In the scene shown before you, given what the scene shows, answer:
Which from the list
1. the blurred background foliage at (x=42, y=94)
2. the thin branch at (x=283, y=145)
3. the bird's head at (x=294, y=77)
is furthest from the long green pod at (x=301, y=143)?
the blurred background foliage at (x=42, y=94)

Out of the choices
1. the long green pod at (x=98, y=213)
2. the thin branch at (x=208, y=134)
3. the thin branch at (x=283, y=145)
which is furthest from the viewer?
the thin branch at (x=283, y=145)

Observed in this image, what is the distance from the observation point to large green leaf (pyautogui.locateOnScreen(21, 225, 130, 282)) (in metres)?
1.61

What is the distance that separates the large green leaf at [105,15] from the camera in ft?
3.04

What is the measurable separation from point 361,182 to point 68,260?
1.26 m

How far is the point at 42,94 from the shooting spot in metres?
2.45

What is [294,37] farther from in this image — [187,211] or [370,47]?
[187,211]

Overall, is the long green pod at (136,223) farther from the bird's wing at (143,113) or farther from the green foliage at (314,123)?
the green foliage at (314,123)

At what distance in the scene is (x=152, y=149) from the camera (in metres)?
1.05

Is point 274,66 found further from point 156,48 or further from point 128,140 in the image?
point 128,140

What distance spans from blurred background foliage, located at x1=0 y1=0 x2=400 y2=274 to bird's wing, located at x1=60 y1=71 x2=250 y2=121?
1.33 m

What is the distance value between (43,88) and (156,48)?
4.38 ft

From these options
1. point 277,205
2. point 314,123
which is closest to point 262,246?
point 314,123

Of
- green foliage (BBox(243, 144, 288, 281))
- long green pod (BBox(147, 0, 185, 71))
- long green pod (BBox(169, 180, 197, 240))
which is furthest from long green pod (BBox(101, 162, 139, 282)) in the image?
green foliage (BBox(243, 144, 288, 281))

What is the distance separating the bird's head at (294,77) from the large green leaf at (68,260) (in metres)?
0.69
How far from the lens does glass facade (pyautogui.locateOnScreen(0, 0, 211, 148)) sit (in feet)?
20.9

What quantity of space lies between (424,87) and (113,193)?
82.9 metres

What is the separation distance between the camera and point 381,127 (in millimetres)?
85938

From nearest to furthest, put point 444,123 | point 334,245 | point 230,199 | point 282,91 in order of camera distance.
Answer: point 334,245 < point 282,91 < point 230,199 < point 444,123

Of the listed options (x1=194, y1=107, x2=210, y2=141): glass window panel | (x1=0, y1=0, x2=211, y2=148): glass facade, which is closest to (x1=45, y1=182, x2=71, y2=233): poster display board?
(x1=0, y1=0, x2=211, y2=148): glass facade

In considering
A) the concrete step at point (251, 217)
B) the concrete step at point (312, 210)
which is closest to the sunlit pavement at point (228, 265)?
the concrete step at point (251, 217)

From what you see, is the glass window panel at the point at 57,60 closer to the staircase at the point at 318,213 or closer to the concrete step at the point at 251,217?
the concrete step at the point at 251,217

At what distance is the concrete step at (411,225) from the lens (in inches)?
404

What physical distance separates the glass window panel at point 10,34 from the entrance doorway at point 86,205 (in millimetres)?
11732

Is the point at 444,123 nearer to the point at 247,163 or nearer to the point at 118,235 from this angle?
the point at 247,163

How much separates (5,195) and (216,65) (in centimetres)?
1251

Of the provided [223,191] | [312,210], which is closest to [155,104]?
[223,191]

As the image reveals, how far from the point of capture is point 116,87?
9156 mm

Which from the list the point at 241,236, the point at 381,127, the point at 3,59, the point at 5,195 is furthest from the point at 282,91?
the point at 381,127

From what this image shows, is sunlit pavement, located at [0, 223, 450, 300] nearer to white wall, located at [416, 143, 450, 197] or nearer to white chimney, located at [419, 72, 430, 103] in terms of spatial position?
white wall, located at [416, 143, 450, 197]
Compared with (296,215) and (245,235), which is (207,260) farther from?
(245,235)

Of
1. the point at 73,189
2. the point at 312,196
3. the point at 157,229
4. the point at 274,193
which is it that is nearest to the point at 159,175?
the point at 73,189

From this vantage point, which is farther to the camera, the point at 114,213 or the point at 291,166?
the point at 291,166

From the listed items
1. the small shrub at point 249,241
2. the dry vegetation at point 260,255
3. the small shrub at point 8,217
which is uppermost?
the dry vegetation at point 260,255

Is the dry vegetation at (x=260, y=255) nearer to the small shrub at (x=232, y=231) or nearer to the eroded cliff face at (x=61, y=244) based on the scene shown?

* _Short task_
Reproduce word for word the part of the items above that opens with the line containing "From this vantage" and runs through the end of the items.

* _Exercise result_
From this vantage point, which is farther to the camera, the point at 114,213 or the point at 291,166?
the point at 291,166

From the listed items
1. the small shrub at point 249,241
2. the dry vegetation at point 260,255
3. the small shrub at point 8,217
which is uppermost?
the dry vegetation at point 260,255

Is the dry vegetation at (x=260, y=255) nearer to the small shrub at (x=232, y=231) or nearer to the eroded cliff face at (x=61, y=244) based on the scene shown?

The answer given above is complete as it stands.